2018: Bloom

I was hoping to say that I came into 2018 with a clear vision of who I am and what I want, but that’s not happening and I’m ok with it.
I have an idea and that’s better than nothing.
There’s been a lot of deep thinking over here the last week or so.

Last year my word was focus and I thought the work of focusing on myself would be external but the majority of it was internal, which was good and I would like that to continue this year.

Here I am, 38yrs old and struggling to adult properly. I know everyone has their own path, but I feel so far behind my peers in most areas of adulthood.
I feel stuck in ‘start over’ mode and I’m done with it.

My word for 2018 is BLOOM.

I realize that in order to fully bloom, I need to take my walls down and be more vulnerable.
I can’t keep shutting people and experiences out because I’m afraid of getting hurt, or because I give in to the voice of insecurity.
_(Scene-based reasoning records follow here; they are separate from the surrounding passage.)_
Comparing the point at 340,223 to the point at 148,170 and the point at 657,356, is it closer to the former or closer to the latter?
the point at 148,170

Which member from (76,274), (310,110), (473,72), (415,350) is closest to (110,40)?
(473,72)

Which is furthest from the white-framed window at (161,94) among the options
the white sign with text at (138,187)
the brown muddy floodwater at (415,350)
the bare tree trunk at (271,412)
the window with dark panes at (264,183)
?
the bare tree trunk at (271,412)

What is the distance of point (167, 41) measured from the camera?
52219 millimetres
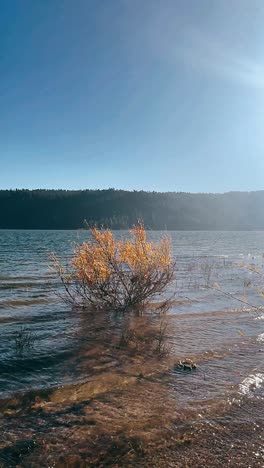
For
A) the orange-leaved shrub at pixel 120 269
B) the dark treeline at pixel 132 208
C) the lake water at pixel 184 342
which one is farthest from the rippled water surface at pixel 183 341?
the dark treeline at pixel 132 208

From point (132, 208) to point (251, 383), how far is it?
15446cm

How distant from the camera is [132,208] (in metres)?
162

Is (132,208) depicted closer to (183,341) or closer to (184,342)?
(183,341)

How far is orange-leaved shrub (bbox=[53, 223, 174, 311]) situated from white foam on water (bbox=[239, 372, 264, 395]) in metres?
5.98

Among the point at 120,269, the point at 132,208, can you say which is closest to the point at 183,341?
the point at 120,269

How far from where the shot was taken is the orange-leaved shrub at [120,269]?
13.3 m

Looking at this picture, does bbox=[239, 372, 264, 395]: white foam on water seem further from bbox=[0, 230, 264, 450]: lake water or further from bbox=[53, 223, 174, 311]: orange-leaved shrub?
A: bbox=[53, 223, 174, 311]: orange-leaved shrub

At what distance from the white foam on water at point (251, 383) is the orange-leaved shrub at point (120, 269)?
598cm

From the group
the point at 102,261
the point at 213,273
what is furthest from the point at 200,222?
the point at 102,261

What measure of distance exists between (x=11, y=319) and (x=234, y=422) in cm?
938

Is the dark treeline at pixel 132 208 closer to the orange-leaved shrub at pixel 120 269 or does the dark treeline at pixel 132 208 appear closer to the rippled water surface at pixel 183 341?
the rippled water surface at pixel 183 341

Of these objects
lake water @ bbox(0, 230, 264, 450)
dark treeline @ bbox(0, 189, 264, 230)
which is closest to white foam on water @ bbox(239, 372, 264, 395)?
lake water @ bbox(0, 230, 264, 450)

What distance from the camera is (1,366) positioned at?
28.6ft

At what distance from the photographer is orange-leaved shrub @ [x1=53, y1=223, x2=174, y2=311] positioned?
43.7 ft
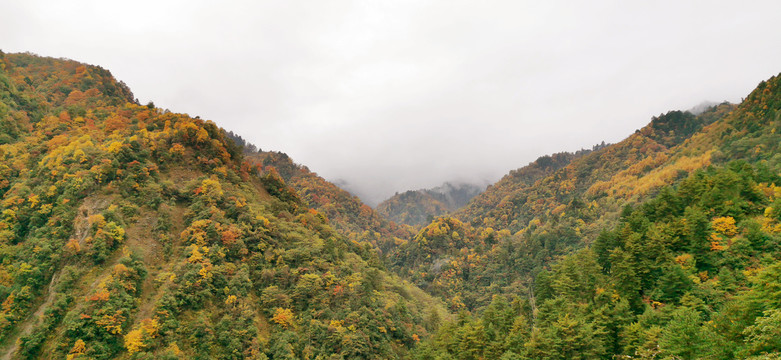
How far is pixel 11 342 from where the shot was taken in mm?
42281

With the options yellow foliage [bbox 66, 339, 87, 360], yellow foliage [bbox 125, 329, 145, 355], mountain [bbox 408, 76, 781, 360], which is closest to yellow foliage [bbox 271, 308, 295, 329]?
yellow foliage [bbox 125, 329, 145, 355]

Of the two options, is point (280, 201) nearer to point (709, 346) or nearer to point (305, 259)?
point (305, 259)

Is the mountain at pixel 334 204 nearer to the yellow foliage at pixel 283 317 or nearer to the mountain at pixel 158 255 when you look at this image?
the mountain at pixel 158 255

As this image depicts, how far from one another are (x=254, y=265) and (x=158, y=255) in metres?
13.8

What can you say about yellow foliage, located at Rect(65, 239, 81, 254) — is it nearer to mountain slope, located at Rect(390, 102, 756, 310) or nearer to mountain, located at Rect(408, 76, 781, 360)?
mountain, located at Rect(408, 76, 781, 360)

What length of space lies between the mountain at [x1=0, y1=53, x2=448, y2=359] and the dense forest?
253 millimetres

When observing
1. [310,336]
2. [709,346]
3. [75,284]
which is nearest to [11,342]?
[75,284]

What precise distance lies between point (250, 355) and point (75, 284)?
24.0 meters

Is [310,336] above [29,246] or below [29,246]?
below

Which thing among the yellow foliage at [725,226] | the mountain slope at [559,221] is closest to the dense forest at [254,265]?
the yellow foliage at [725,226]

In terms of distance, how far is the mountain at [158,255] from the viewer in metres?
43.9

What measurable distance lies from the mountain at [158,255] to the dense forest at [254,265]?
25cm

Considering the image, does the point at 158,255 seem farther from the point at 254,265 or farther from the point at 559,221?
the point at 559,221

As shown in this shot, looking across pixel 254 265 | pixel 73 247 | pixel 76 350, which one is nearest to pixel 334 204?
pixel 254 265
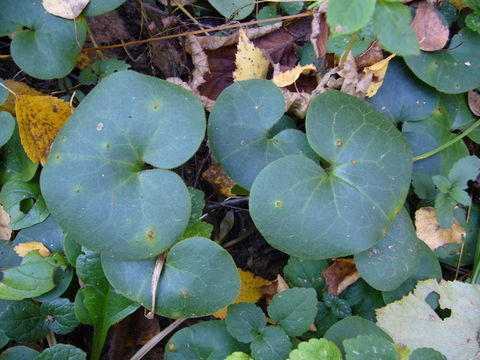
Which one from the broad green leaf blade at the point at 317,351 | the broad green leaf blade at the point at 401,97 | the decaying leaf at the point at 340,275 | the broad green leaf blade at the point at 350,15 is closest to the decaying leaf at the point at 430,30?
the broad green leaf blade at the point at 401,97

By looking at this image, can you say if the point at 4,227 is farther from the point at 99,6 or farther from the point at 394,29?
the point at 394,29

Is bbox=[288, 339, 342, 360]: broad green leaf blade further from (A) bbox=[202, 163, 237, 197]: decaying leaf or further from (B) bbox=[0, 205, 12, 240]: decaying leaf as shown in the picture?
(B) bbox=[0, 205, 12, 240]: decaying leaf

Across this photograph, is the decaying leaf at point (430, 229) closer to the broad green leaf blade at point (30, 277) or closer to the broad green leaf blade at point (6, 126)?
the broad green leaf blade at point (30, 277)

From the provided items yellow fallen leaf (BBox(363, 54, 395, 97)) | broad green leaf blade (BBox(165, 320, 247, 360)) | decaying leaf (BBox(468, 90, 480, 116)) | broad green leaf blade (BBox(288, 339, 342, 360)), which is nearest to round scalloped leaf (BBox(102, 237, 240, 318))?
broad green leaf blade (BBox(165, 320, 247, 360))

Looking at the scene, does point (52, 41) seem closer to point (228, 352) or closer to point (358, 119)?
point (358, 119)

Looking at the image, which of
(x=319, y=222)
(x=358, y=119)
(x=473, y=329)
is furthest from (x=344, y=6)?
(x=473, y=329)

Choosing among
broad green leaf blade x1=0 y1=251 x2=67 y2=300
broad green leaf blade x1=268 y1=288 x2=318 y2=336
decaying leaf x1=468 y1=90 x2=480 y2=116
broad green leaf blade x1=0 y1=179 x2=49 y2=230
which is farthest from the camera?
decaying leaf x1=468 y1=90 x2=480 y2=116

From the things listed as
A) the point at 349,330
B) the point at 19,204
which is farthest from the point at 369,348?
the point at 19,204
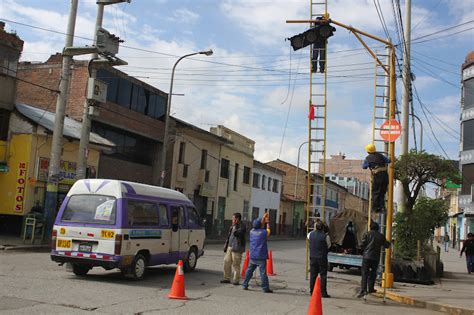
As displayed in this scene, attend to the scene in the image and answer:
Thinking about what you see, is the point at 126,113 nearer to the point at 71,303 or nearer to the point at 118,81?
the point at 118,81

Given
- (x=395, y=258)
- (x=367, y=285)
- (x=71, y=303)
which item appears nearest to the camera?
(x=71, y=303)

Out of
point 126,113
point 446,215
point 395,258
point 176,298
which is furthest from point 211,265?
point 126,113

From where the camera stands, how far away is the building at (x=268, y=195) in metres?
49.9

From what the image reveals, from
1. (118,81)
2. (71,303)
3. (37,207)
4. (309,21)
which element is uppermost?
(118,81)

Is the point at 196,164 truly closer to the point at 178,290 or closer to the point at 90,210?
the point at 90,210

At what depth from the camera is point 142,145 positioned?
109 feet

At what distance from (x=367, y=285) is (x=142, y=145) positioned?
2285 centimetres

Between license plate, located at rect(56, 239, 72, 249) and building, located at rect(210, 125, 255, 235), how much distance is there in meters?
28.9

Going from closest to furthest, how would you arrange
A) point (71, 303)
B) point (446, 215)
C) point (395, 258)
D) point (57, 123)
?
point (71, 303), point (395, 258), point (446, 215), point (57, 123)

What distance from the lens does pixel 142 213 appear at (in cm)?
1254

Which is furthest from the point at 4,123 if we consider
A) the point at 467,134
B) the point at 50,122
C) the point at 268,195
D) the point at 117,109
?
the point at 268,195

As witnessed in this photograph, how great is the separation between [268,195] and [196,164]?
55.8 feet

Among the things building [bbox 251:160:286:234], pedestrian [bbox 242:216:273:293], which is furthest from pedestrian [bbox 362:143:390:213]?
building [bbox 251:160:286:234]

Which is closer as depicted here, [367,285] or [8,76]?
[367,285]
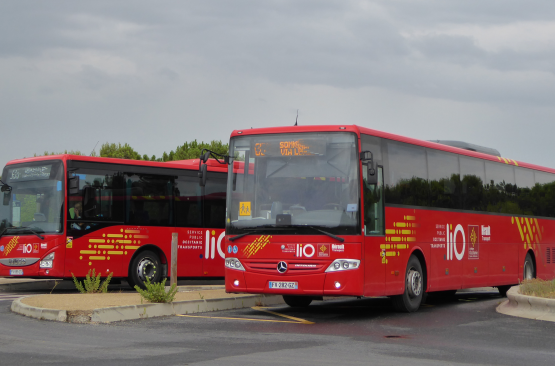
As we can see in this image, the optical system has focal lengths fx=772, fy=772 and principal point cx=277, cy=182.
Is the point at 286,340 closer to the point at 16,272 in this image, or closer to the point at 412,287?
the point at 412,287

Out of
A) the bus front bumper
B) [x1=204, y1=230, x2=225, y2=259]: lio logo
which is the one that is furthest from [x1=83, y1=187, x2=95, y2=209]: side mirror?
the bus front bumper

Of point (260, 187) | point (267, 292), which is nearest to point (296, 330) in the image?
point (267, 292)

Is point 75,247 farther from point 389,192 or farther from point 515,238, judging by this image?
point 515,238

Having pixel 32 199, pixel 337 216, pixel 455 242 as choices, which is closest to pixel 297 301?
pixel 337 216

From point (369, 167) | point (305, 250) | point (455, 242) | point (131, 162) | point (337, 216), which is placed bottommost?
point (305, 250)

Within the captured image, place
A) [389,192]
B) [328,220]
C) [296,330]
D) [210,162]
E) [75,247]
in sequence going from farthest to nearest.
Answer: [210,162] < [75,247] < [389,192] < [328,220] < [296,330]

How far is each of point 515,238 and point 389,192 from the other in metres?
7.09

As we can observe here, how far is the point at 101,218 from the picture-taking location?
19125mm

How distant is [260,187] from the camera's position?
45.0 feet

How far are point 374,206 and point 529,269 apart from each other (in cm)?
902

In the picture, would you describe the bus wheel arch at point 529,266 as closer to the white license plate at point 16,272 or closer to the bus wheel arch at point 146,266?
the bus wheel arch at point 146,266

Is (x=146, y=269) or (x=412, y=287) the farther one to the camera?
(x=146, y=269)

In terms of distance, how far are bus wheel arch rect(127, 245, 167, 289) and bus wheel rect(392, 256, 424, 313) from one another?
7.36 m

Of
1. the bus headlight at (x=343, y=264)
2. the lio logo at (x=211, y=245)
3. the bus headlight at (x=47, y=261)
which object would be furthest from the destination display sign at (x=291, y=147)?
the lio logo at (x=211, y=245)
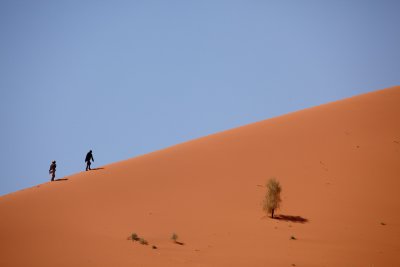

I said yes to opportunities and possibilities last year and even though it was a little scary, those experiences were ultimately a good thing.

I want more of what makes me happy and will help me grow, even if it makes me nervous or uncomfortable.
I will always be stuck if I remain unwilling to take the risk.

It’s time to come off autopilot and get back to being intentional about our daily life.
I want to pick up my camera and remember what it feels like to enjoy photographing our everyday.

I used to find so much joy and happiness in the little things. My kids are growing quickly and lately I feel like I’m missing it because I’m not allowing myself to be fully present.

More accepting of what is and letting go of what I can’t change.

No more waiting for the perfect moment because I’ll be waiting forever, and life is short.

Technology is great and I enjoy connecting with people across the social networks, but I am craving more face to face interaction and connection.

More adventures with my kids no matter the season.
Doesn’t always have to be outside.

Daily journaling and a gratitude list.

Reminding myself to breathe and take it one day at a time.

Those are some of my personal and professional goals for this year.
I purchased a new planner and I’m hoping it will help with better time management and achieving my goals.

I hope this year is full of all kinds of amazing for all of us!